• Instructions to follow
Look at every line of the material and count the ones holding the word "approaches". The answer is the number only.

• Supplied entries
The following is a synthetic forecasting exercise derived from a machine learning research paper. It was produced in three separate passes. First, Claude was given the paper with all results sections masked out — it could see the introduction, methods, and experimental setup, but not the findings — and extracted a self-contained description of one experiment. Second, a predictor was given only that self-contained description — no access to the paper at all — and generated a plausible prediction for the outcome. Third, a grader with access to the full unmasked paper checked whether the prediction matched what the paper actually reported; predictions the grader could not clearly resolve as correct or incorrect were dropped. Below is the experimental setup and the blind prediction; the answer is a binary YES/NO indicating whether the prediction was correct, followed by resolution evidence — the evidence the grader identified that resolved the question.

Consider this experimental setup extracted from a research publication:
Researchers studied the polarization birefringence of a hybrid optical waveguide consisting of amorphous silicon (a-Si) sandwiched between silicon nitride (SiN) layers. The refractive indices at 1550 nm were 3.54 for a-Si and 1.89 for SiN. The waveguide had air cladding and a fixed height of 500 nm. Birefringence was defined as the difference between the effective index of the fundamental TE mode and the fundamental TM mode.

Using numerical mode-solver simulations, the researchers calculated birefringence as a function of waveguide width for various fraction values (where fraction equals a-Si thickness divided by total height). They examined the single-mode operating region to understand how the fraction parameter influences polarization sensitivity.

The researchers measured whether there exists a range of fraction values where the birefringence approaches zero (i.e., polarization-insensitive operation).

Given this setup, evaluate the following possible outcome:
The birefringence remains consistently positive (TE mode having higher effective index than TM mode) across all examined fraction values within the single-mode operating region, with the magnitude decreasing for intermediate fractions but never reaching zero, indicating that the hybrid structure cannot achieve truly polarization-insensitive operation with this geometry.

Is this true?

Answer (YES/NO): NO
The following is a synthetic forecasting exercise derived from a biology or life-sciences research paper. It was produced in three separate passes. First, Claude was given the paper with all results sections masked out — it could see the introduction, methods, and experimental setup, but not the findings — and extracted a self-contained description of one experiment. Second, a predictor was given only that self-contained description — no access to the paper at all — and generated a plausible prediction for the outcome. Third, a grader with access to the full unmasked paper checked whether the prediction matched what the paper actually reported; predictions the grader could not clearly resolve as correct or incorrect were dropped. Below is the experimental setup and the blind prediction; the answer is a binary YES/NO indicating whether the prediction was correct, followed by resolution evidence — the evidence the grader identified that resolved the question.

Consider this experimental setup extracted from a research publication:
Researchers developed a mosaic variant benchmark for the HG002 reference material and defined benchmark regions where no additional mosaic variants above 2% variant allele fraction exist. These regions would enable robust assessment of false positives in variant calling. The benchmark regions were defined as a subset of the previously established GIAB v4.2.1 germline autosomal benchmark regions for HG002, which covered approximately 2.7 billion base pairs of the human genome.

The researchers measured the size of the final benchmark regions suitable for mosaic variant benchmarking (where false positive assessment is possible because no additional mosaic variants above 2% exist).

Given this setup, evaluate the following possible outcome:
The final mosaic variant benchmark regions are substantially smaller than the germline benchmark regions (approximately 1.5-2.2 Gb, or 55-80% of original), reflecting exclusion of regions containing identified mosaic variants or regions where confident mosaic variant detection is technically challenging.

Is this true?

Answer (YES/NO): NO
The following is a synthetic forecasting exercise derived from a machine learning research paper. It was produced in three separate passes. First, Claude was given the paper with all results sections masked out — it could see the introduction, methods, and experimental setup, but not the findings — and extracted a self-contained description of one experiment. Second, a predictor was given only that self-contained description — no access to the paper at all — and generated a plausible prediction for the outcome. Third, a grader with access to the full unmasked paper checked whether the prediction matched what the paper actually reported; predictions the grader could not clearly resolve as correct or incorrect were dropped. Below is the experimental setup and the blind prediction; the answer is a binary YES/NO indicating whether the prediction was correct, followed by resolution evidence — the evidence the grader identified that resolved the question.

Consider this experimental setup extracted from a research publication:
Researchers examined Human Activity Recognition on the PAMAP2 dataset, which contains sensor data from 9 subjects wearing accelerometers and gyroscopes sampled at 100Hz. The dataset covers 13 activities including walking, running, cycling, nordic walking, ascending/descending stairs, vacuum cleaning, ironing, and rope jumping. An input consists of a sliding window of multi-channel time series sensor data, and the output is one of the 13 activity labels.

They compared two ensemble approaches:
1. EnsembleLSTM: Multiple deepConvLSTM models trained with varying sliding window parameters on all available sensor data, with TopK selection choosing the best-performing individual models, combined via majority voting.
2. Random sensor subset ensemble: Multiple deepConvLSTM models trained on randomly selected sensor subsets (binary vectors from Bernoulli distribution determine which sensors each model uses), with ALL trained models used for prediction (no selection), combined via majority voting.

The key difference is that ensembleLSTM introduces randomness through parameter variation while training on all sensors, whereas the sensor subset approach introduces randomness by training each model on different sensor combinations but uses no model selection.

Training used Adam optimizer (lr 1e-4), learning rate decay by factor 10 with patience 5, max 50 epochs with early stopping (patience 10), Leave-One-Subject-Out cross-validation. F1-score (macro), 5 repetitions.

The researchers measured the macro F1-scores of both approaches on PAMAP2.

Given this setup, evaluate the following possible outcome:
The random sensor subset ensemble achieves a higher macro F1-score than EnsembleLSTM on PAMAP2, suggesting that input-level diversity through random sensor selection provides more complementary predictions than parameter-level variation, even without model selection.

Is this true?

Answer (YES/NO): NO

• Answer to the exercise
3